Researchers from the Perelman School of Medicine at the University of Pennsylvania and the Children's Hospital of Philadelphia developed a sophisticated, low-toxicity tool that efficiently edits DNA building blocks in disease-causing genes. The findings were published Monday in the journal Nature Communications.
"Our ultimate goal is to translate the approach used in these proof-of-concept studies to treat severe diseases diagnosed early in pregnancy," Dr. William H. Peranteau, a pediatric and fetal surgeon in CHOP's Center for Fetal Diagnosis and Treatment, said in a press release. "We hope to broaden this strategy to intervene prenatally in congenital diseases that currently have no effective treatment for most patients, and result in death or severe complications in infants."
The scientists used BE3 and joined it with a modified CRISPR-associated protein 9 to form a partially active version of the CRISPR-Cas 9 tool. BE3 was found to be potentially safer than CRISPR-Cas9 because it does not fully cut the DNA molecule and leave it vulnerable to unanticipated errors when the cut is repaired.
They used the modified protein to carry an enzyme to a highly specific genetic location in the liver cells of fetal mice.
In addition, prenatal gene editing improved liver function and prevented neonatal death in a subgroup of mice with a mutation causing the lethal liver disease hereditary tyrosinemia type 1, or HT1.
HT1, which occurs in humans usually appears during infancy, and is usually be treatable with nitisinone and a strict diet. When treatments fail, patients' livers may fail, or they may develop liver cancer.
"We used base editing to turn off the effects of a disease-causing genetic mutation," said study co-leader Dr. Kiran Musunuru, an associate professor of Cardiovascular Medicine at Penn. "We also plan to use the same base-editing technique not just to disrupt a mutation's effects, but to directly correct the mutation."'
The mice carried stable amounts of edited liver cells for up to three months after the prenatal treatment. In the subgroup of HT1, BE3 improved liver function and preserved survival. In addition, the BE3-treated mice were also healthier than mice receiving nitisinone, the current first-line treatment for HT1 patients.
The scientists used adenovirus vectors, which have often been used in gene therapy experiments.
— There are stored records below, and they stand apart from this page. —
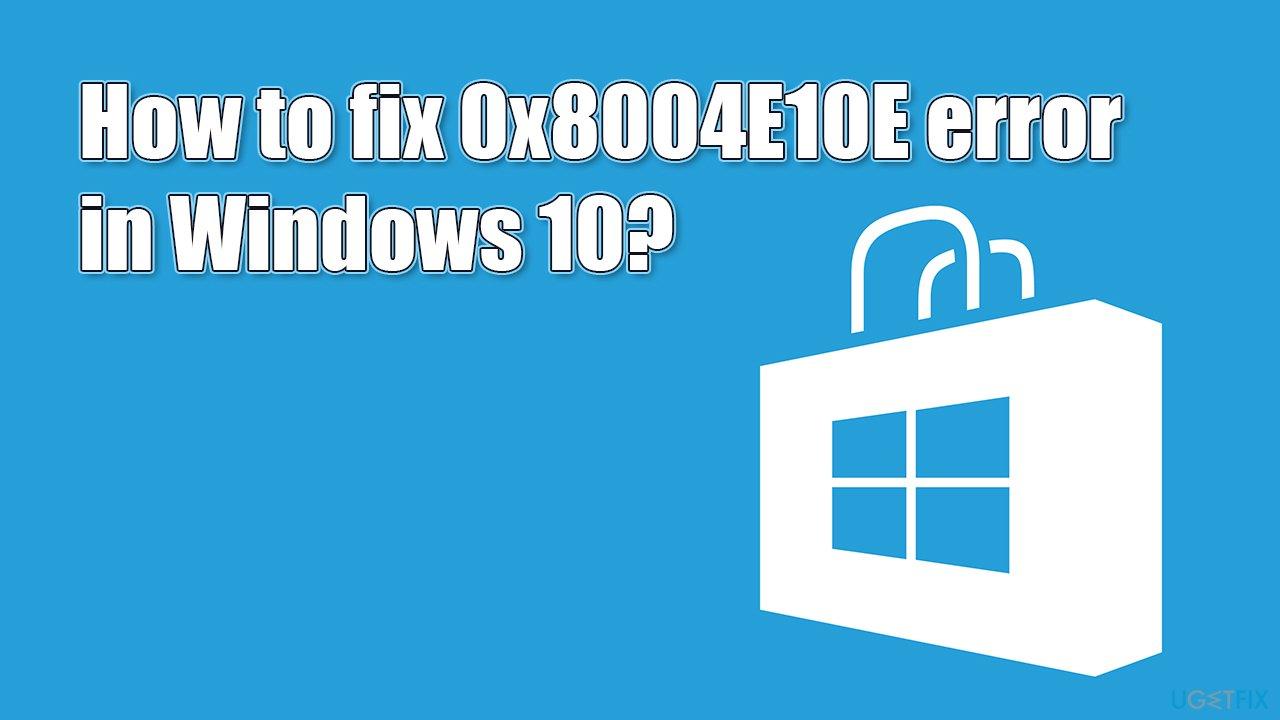 How to fix 0x8004E10E error in Windows 10?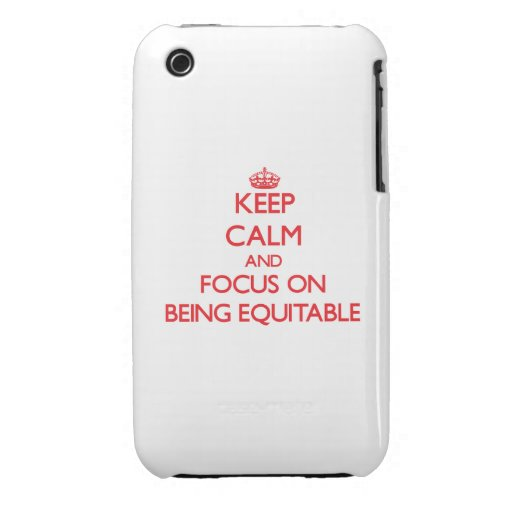 Keep Calm and focus on BEING EQUITABLE iPhone 3 Covers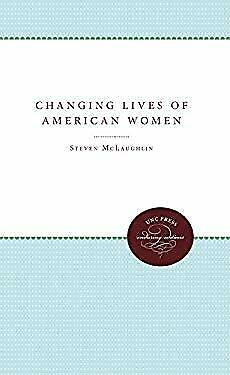 The Changing Lives of American Women Hardcover Steven D. McLaughlin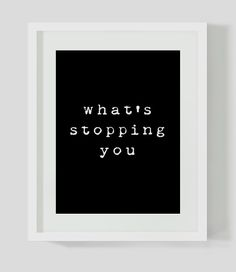 What's Stopping You Typography Art Typography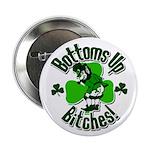 "Bottoms Up Bitches Leprechaun 2.25"" Button (100 pa"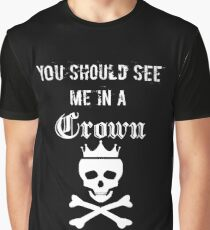 you should see me in a crown (dark edition) Graphic T-Shirt
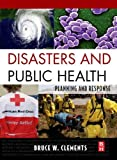 Disasters and Public Health: Planning and Response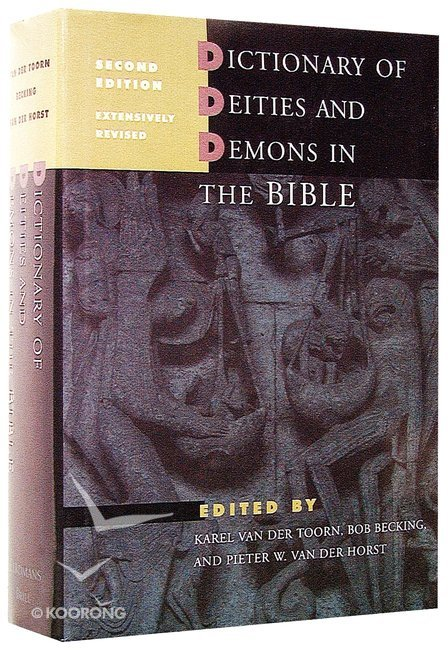 Buy dictionary of deities demons in the bible by der toorn k van buy dictionary of deities demons in the bible by der toorn k van online dictionary of deities demons in the bible hardback id 0802824919 fandeluxe Images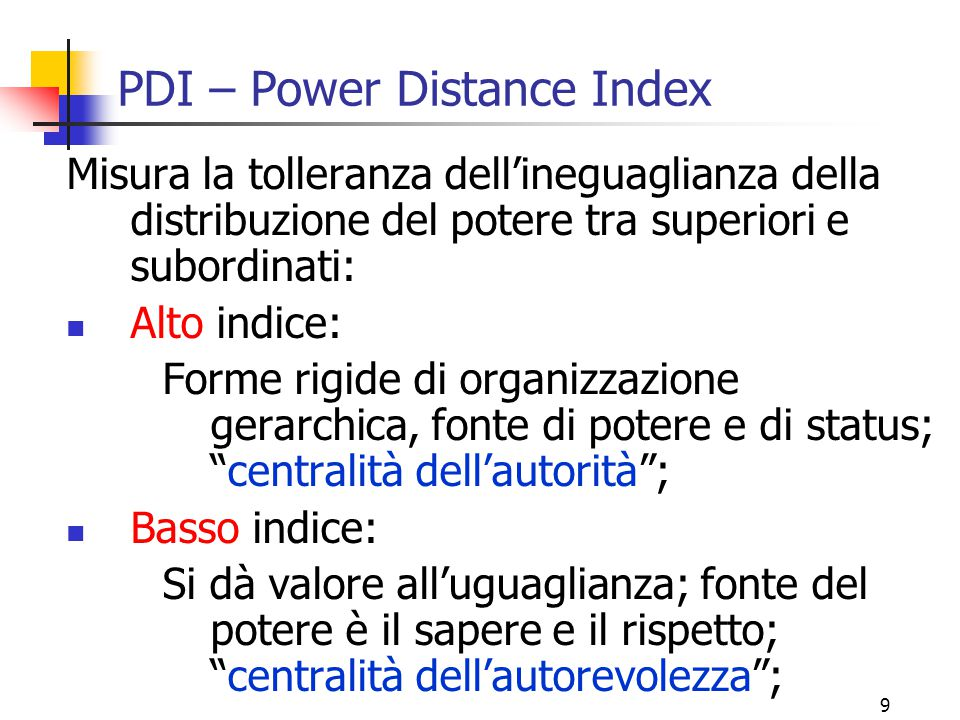 9 PDI – Power Distance Index Misura la tolleranza dell'ineguaglianza della distribuzione del potere tra superiori e subordinati: Alto indice: Forme ri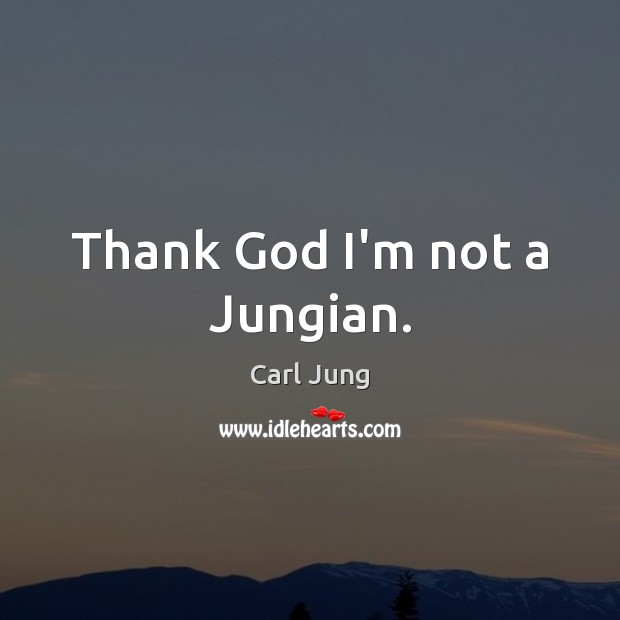 Image, Thank God I'm not a Jungian.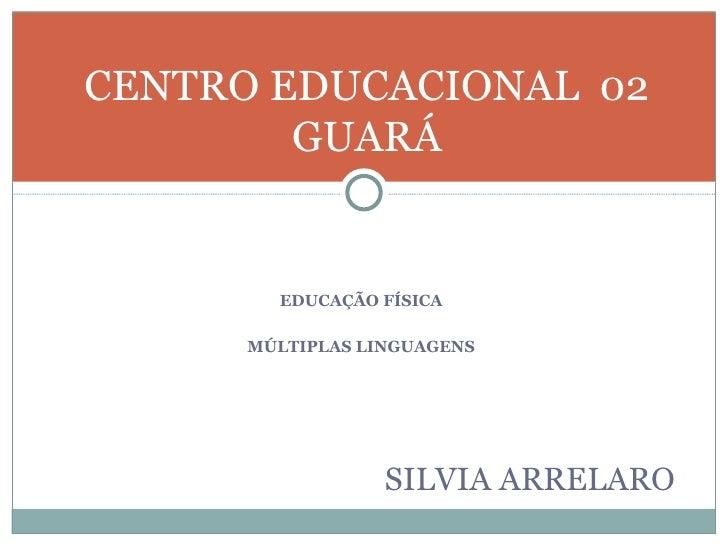 <ul><li>EDUCAÇÃO FÍSICA </li></ul><ul><li>MÚLTIPLAS LINGUAGENS </li></ul><ul><li>SILVIA ARRELARO </li></ul>CENTRO EDUCACIO...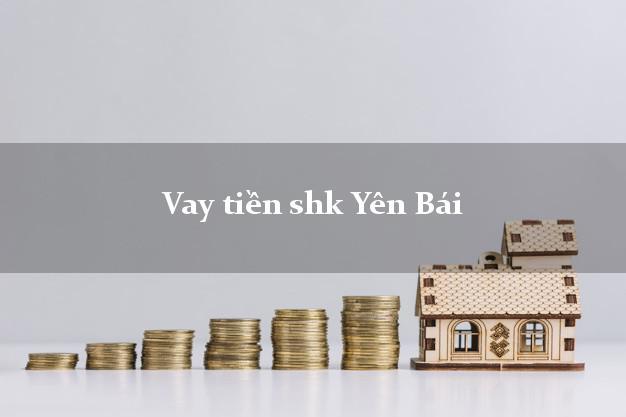 Vay tiền shk Yên Bái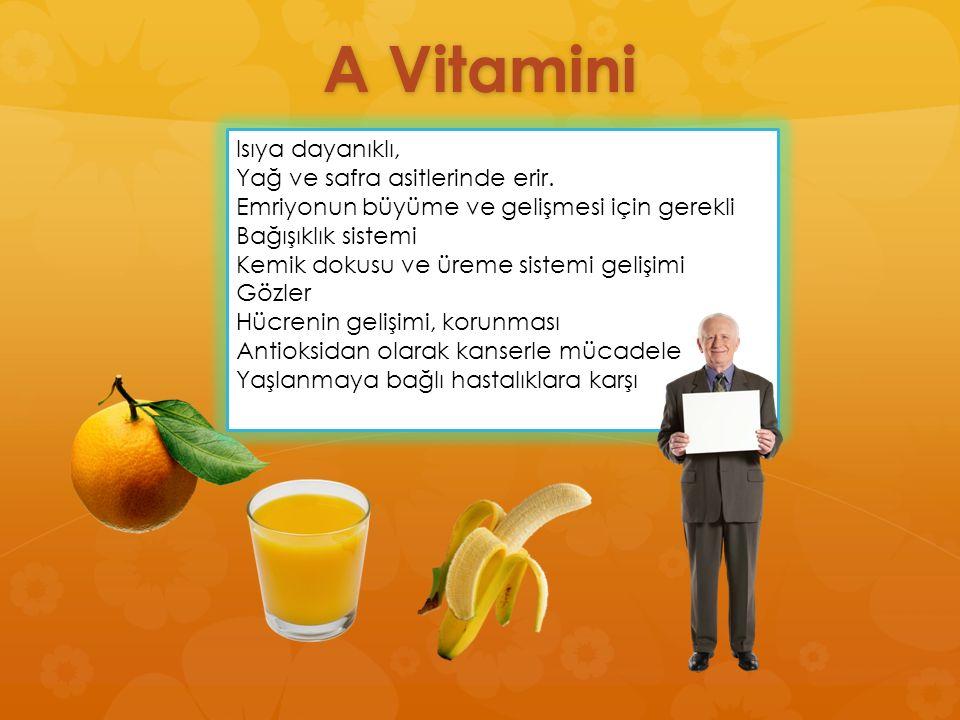 A Vitamini Isıya dayanıklı, Yağ ve safra asitlerinde erir. Emriyonun büyüme ve gelişmesi için gerekli Bağışıklık sistemi Kemik dokusu ve üreme sistemi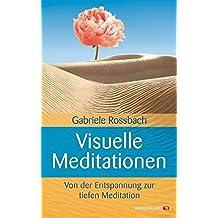 Visuelle Meditationen: Von der Entspannung zur tiefen Meditation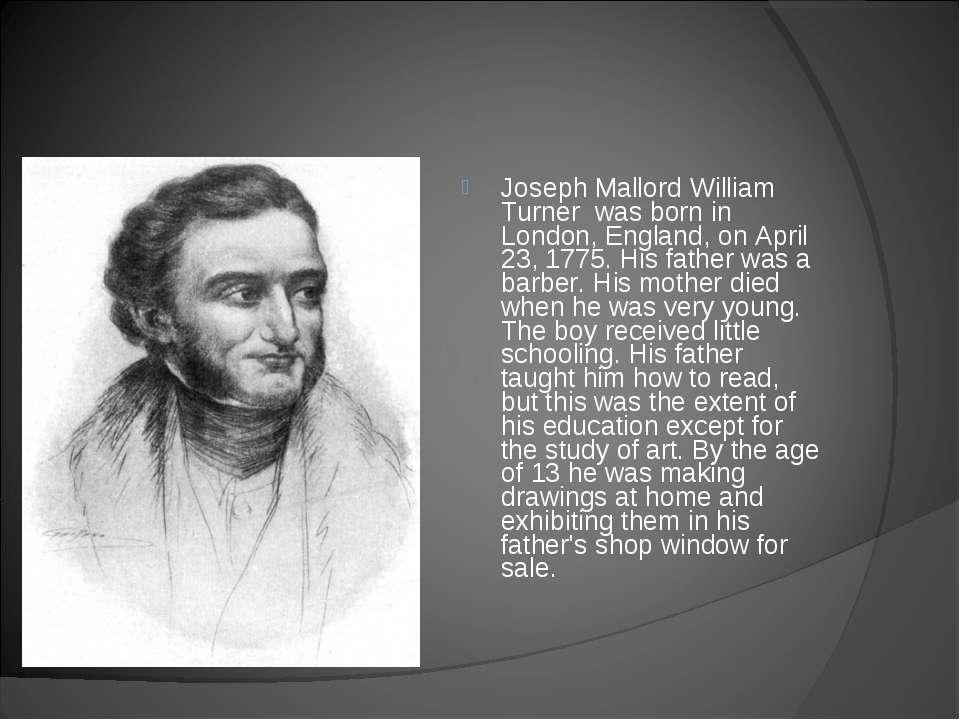 Joseph Mallord William Turner was born in London, England, on April 23, 1775....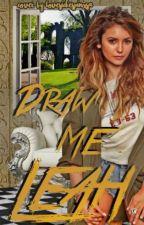 Draw me, Leah ; Nash Grier ✨ #wattys2017 by lovesickespinxsa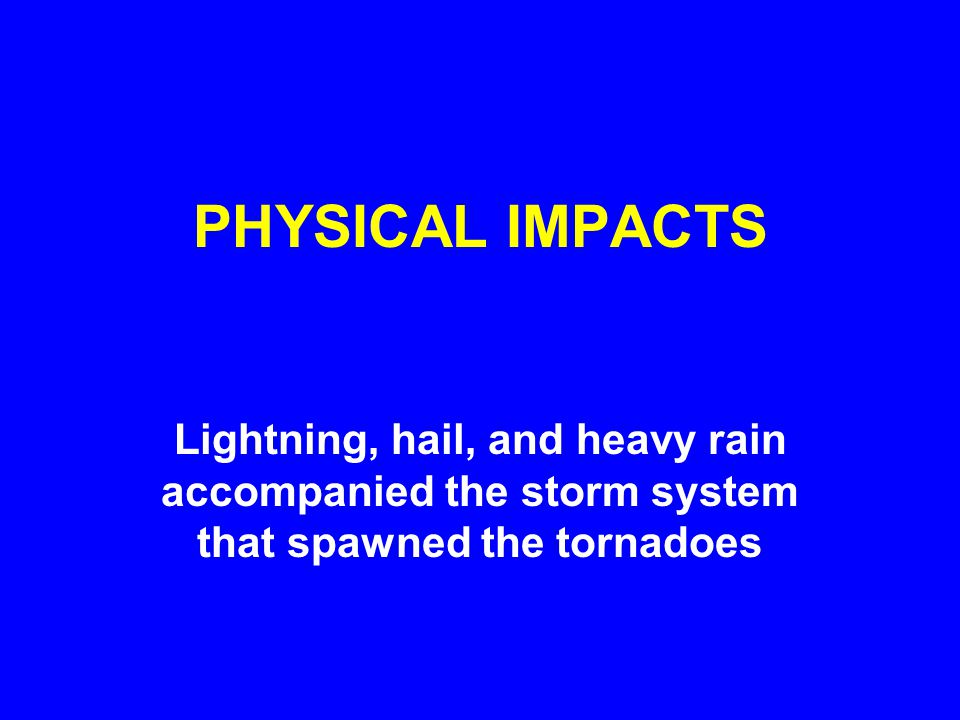 PHYSICAL IMPACTS Lightning, hail, and heavy rain accompanied the storm system that spawned the tornadoes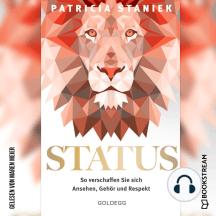 Status - So verschaffen Sie sich Ansehen, Gehör und Respekt (Ungekürzt)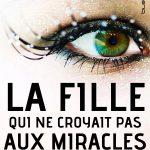 La fille qui ne croyait pas aux miracles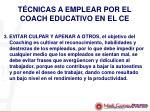 t cnicas a emplear por el coach educativo en el ce2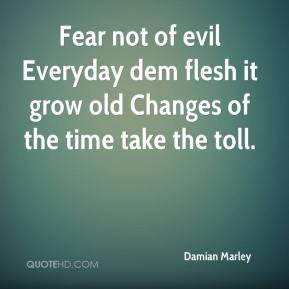 Fear not of evil Everyday dem flesh it grow old Changes of the time take the toll.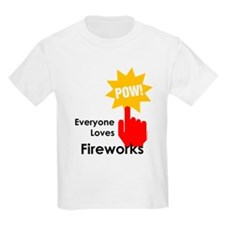 Everyone Loves Fireworks T-Shirt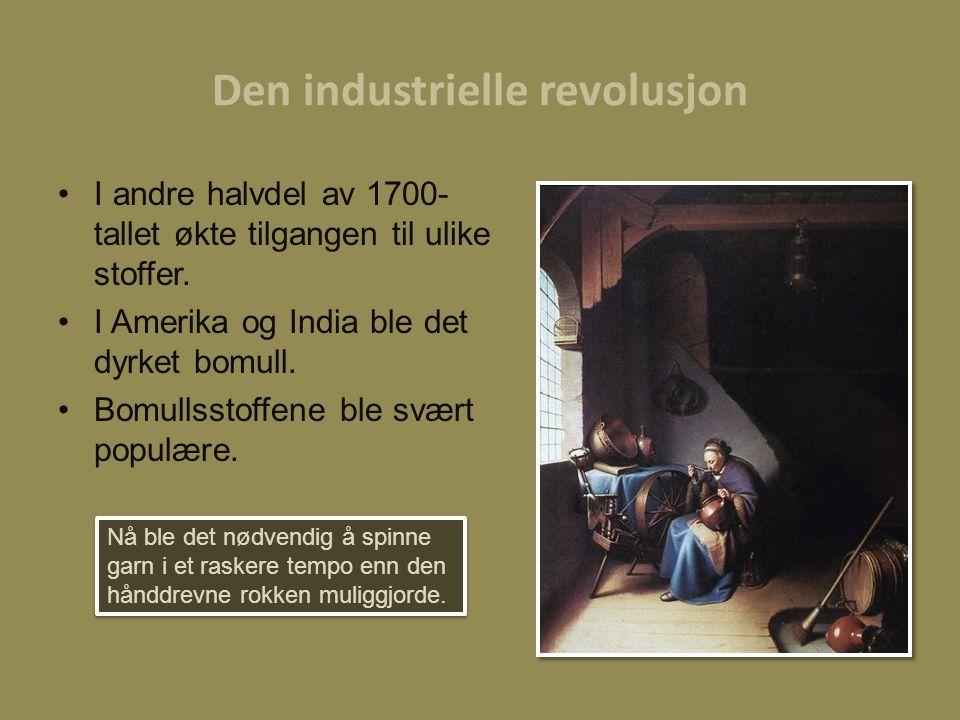 Den industrielle revolusjon I andre halvdel av 1700- tallet økte tilgangen til ulike stoffer. I Amerika og India ble det dyrket bomull. Bomullsstoffen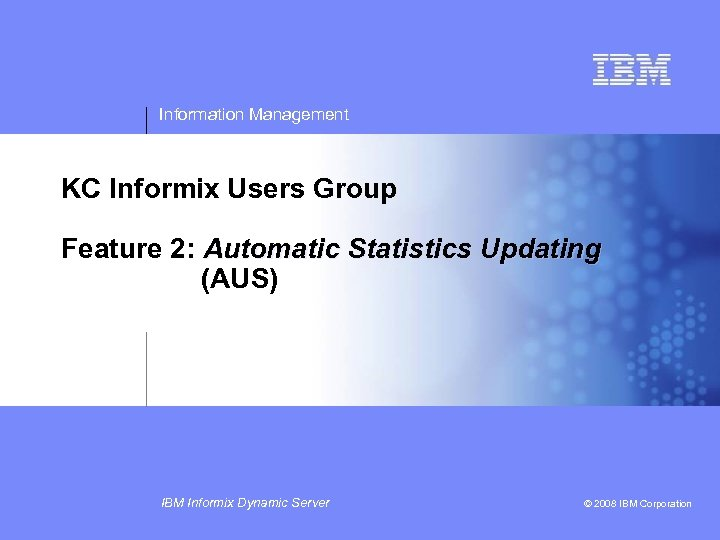 Information Management KC Informix Users Group Feature 2: Automatic Statistics Updating (AUS) IBM Informix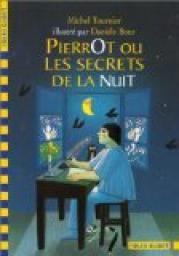 Pierrot ou les Secrets de la nuit par Michel Tournier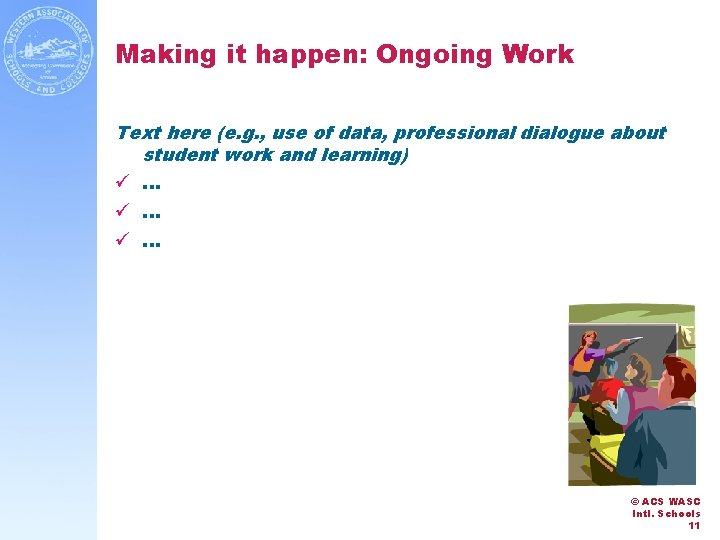 Making it happen: Ongoing Work Text here (e. g. , use of data, professional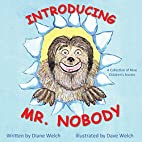Introducing Mr. Nobody by Diane Welch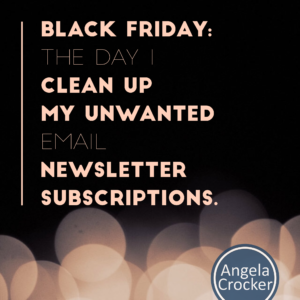 Tile image: Black Friday: the day I clean up my unwanted email newsletter subscriptions.
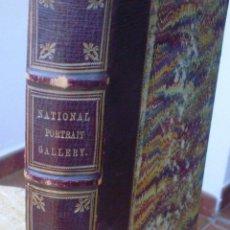 Libros antiguos: LIBRO NATIONAL PORTRAIT GALLERY, WILLIAM JERDAN, VOLÚMEN 1, FISHER, SON & JACKSON, AÑO 1830. Lote 43375940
Since past research has shown they can cause problems with the immune system, the researchers are checking out alternate delivery methods such as lipid nanoparticles.
By reducing cholesterol and fat levels in the blood with gene editing, they hope a "vaccination" can be developed to prevent cardiovascular disease. And they plan to investigate its application to other diseases, including those based in organs beyond the liver.
"A significant amount of work needs to be done before prenatal gene editing can be translated to the clinic, including investigations into more clinically relevant delivery mechanisms and ensuring the safety of this approach," Peranteau said. "Nonetheless, we are excited about the potential of this approach to treat genetic diseases of the liver and other organs for which few therapeutic options exist."